Sweet and Sour Miami Ribs

Don’t let the grill marks in this photo scare the winter socks off of you!  I know barbecue season is a distant memory for some of us but this recipe is perfect for under the broiler cooking as well.  

Miami ribs are a delicious and very easy-to cook-cousin of the large and hearty beef rib.  Actually, they are short ribs cut crosswise into thin strips making them the ideal cut for quick cooking.  Miami ribs are also knows as Korean short ribs or Kalbi or even flanken-style rib. They are best marinated for a long time but cooked for a short time.  They stand up well to overcooking and are, of course, delicious when cooked rare.  I also think they have just the right amount of fat without being overly greasy.  They are an all around a great choice for make ahead reheating or eating straight off the grill or out of the oven.

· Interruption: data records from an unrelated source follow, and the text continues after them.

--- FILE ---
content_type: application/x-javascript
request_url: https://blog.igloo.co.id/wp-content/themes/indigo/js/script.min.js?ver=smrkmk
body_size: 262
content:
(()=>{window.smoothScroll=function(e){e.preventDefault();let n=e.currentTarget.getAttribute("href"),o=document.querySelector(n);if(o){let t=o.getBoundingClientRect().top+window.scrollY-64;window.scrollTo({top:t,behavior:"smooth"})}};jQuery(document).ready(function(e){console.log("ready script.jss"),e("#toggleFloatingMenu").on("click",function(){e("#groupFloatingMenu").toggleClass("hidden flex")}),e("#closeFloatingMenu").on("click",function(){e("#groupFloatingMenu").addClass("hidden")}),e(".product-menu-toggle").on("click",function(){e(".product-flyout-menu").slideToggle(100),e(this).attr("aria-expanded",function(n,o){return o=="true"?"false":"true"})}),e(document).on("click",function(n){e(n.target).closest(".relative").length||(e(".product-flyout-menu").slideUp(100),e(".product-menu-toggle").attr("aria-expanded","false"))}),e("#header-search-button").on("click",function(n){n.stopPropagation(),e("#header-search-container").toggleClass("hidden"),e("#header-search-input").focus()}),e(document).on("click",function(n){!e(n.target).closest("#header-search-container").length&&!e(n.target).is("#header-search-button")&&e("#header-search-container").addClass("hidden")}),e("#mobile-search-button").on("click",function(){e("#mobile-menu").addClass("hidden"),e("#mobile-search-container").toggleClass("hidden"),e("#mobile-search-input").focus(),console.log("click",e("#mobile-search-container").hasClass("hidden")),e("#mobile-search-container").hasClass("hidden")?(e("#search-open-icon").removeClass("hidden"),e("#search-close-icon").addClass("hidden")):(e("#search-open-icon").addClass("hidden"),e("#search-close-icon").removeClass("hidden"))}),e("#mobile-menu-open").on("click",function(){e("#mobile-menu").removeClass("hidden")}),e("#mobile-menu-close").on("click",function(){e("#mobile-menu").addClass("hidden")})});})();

I love using silan or date syrup in this recipe.  You can find silan at any store that sells Middle Eastern products.  It gives the perfect tanginess with a great depth of flavour.  If you can’t find it, honey will do the trick or even maple syrup.

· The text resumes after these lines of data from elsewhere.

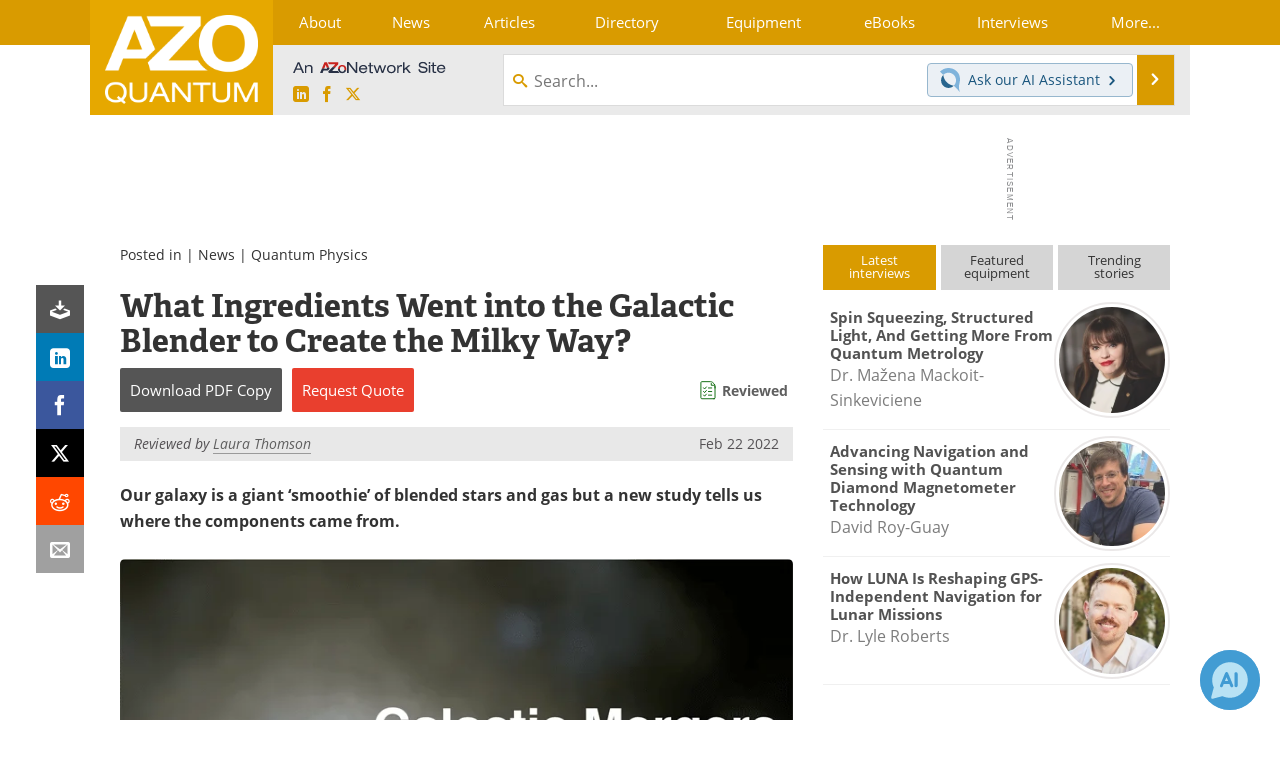

--- FILE ---
content_type: text/html; charset=utf-8
request_url: https://www.google.com/recaptcha/api2/aframe
body_size: 267
content:
<!DOCTYPE HTML><html><head><meta http-equiv="content-type" content="text/html; charset=UTF-8"></head><body><script nonce="Cg-F6ZWaL4_0XSdtdR_Gdg">/** Anti-fraud and anti-abuse applications only. See google.com/recaptcha */ try{var clients={'sodar':'https://pagead2.googlesyndication.com/pagead/sodar?'};window.addEventListener("message",function(a){try{if(a.source===window.parent){var b=JSON.parse(a.data);var c=clients[b['id']];if(c){var d=document.createElement('img');d.src=c+b['params']+'&rc='+(localStorage.getItem("rc::a")?sessionStorage.getItem("rc::b"):"");window.document.body.appendChild(d);sessionStorage.setItem("rc::e",parseInt(sessionStorage.getItem("rc::e")||0)+1);localStorage.setItem("rc::h",'1769484405439');}}}catch(b){}});window.parent.postMessage("_grecaptcha_ready", "*");}catch(b){}</script></body></html>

You can serve the ribs as is, on the strip, or if you want, serve them as an appetizer by cutting in between each bone when they come off the grill and laying them out as finger food.

If you want to reheat them after you cook them, place the cooked ribs immediately in a covered dish and warm them up back up in the oven later on.  Covering them while hot will steam them a bit – locking in the moisture.

Enjoy my friends!!! 

Sweet and Sour Miami Ribs

Servings 6

Ingredients
  

  • ½ onion
  • 1 large clove garlic, peeled
  • 1 ½ Tbs. toasted sesame seeds
  • 3 tbsp. date syrup (silan)
  • ½ tsp. black pepper
  • ⅓ cup low sodium tamari or soy sauce
  • ⅓ cup Asian sesame oil
  • 3 Tbs. mirin (Japanese cooking wine)
  • 3 lbs. Miami ribs (12 ribs)

Instructions
 

  • In a blender or food processor puree all the ingredients (not the ribs) until smooth.
  • Reserve ½ cup of marinade for brushing on the hot ribs as they come off the grill.
  • In a large zip lock bag or marinating container, mix meat with marinade.  Allow to marinate at least 3 hours to overnight, turn the meat occasionally.
  • To cook, heat grill or large fry pan to med high heat.  Cook on the first side for 3 minutes, flip, brush with some reserved marinate and repeat on the second side.  Brush the second side as the ribs come off the grill.  If you have any leftover uncooked marinade (from the ½ cup) drizzle it over the ribs before serving.

Notes

Do Ahead Tip:  You can bbq the ribs ahead of time, undercook each side by 1 minute.  Do not brush the reserved marinade on as you are grilling. 
Remove from the grill and place the ribs in a baking dish, cover.  
Refrigerate if you are doing this step longer than 2 hours.  Bring to room temp 1 hour before reheating.   
When it is time to reheat the ribs, set the oven to 400˚F, drizzle the reserved marinade over and under the ribs, cover the dish and reheat until hot, about 15-20 minutes.